Che cosa capita a questo punto? Tavaroli rovescia il tavolo e rilascia interviste a un grande quotidiano dove, apparentemente, Tronchetti Provera esce con le ossa più rotte di prima. Ma non si ferma solo qui l’ex capo della Security di Telecom. Aziona il famoso “ventilatore” che sparge veleno in tutte le direzioni e su una fetta incredibile di politici italiani. C’è chi coglie e chi misura le contraddizioni delle nuove rivelazioni di Tavaroli, ma ormai il meccanismo della disinformazione è un “fiume in piena” per cui si resta inevitabilmente travolti e si devono fare i controcomunicati, le puntualizzazioni, le conferenze stampa indignate.
Siamo arrivati, in questo modo, a una nuova fase della vita italiana. Che non è quella del declino dell’economia italiana, ma del declino della classe dirigente di questo Paese, sia nel suo versante politico che in quello della grande imprenditoria. La colpa gravissima di questa classe dirigente è sempre stata quella di riparasi dietro al pettegolezzo sull’avversario di turno, sia esso un politico o un avversario nel campo degli affari. Se un tempo, sia la classe politica che quella imprenditoriale cercavano di tutelare soprattutto la loro immagine cercando di controllare i giornali, oggi sembrano quasi ossessionati dal controllo di tutti i media, soprattutto da quelli di nuova generazione, quelli più sofisticati. Come in una sorta di grande corto circuito mediatico, tutto ormai rimbalza da un giornale a un’intercettazione telefonica, da una notizia che si dice riservata a un grande retroscena, di cui naturalmente non si viene mai a capo. Il retroscena soprattutto, in assenza di una informazione più rigorosa, è la chiave di volta per ogni battaglia, sia essa politica o imprenditoriale.
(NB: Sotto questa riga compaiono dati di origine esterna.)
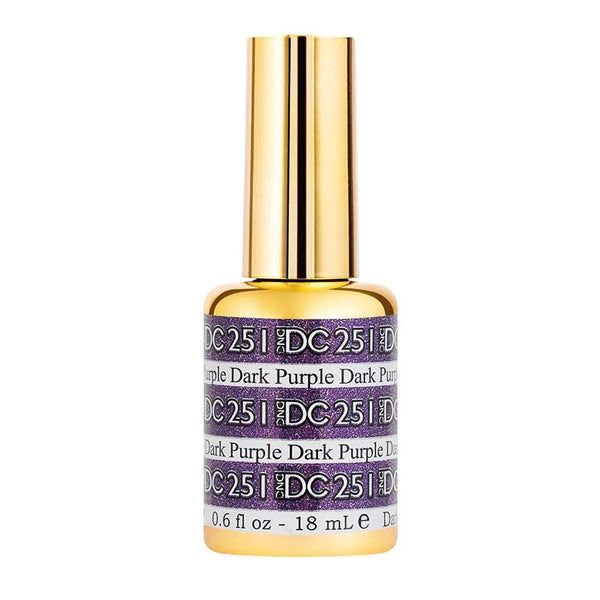 DND DC Gel Polish | Dark Purple - #251 | The Nail Superstore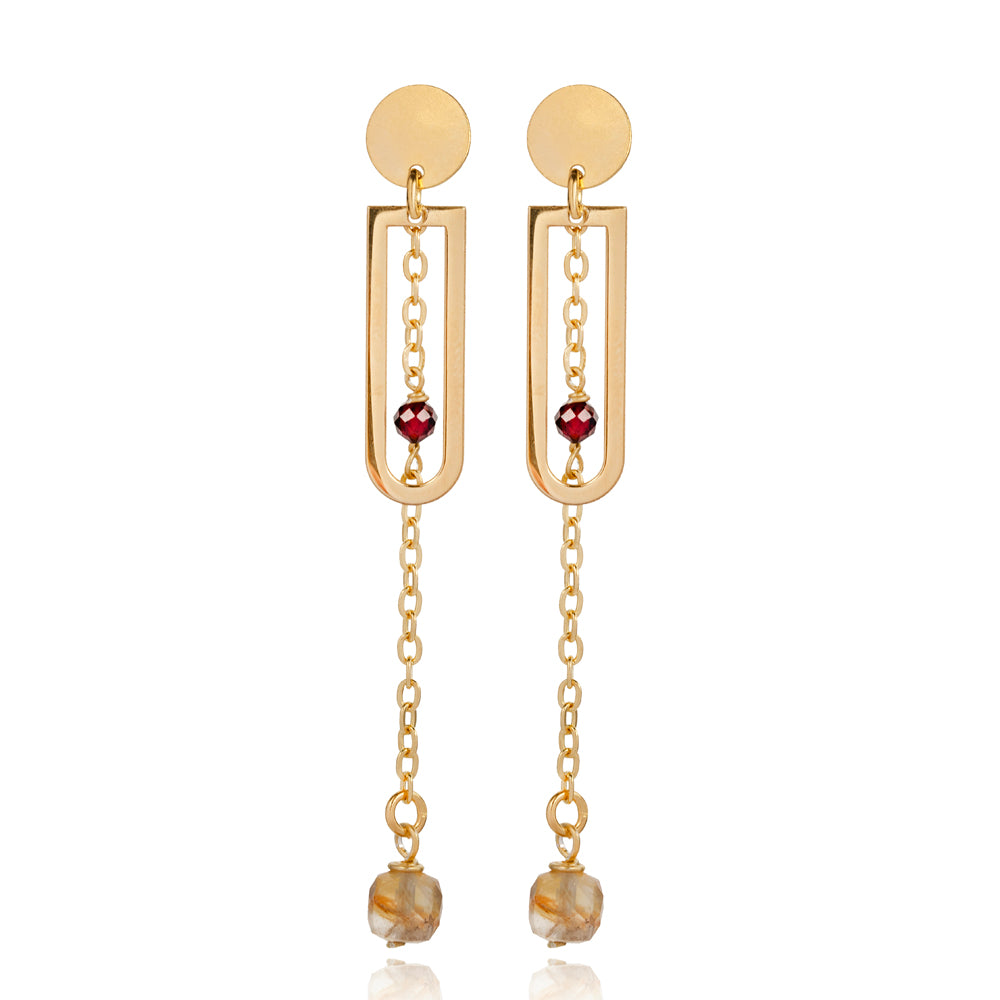 Xenia Natural Stone Earrings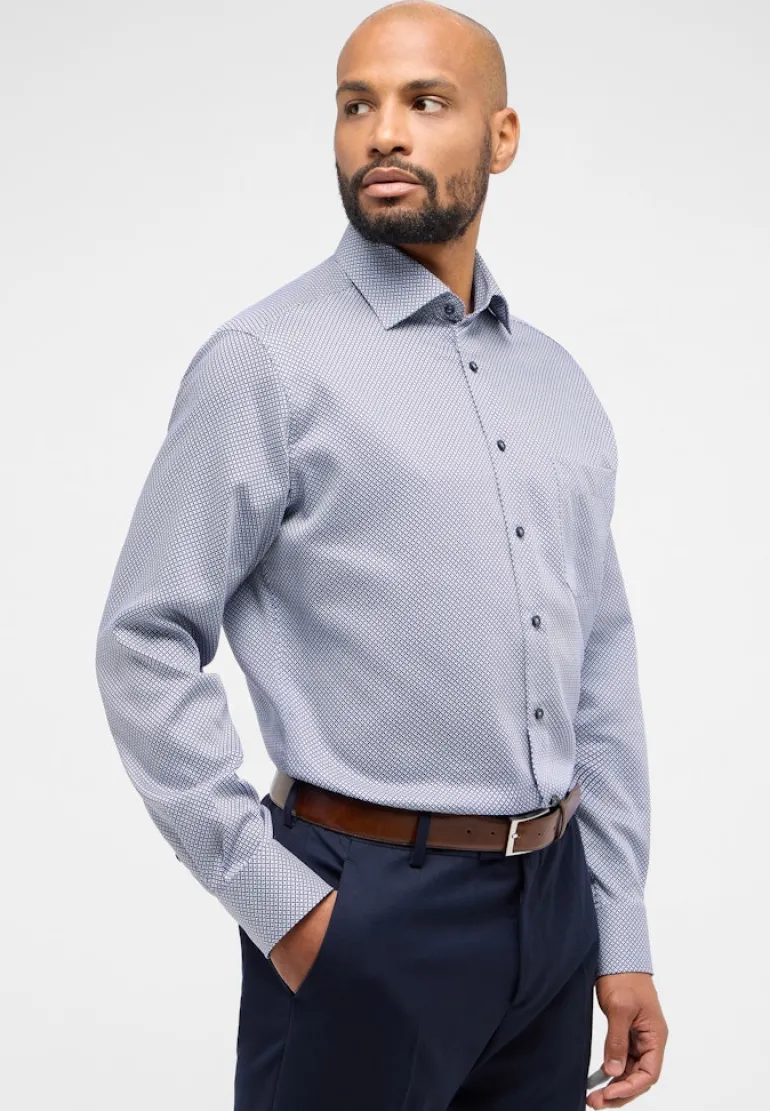 Hemd Twill Langarm hellblau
E’ vero che depistaggi e disinformazione, con il gusto del retroscena, avvengono anche in altri Paesi, ma in Italia siamo all’ossessione. In fondo la valanga delle intercettezazioni telefoniche, sostituisce perfettamente la ricerca di uno sguardo attento alla realtà. E come non capire che i professionisti della disinformazione o gli immaginifici creatori dei retroscena puntassero su questo nuovo lavoro? In un Paese dove si è teorizzato, più di una volta, che i servizi segreti devono essere chiari e dove il gossip è la misura dell’informazione, alla fine si cade nelle mani del professionista che si pone al centro del flusso di una marea di informazioni (giuste, sbagliate, approssimative) per farne un uso disinvolto e poi magari per cercare vie di scampo o colpi di coda finali, quando viene scoperto con le mani nella marmellata. In sostanza, diciamo pure che una classe dirigente dovrebbe valutare le competenze e la professionalità, non l’improvvisazione sensazionalistica.
E’ avvilente oggi vedere che i due più grandi giornali italiani, conducono quasi una “guerra privata” sul caso Tavaroli-Tronchetti. E forse in questa “guerra privata” ci sono palesi conflitti di interessi che aggrovigliano ancora di più tutta la vicenda.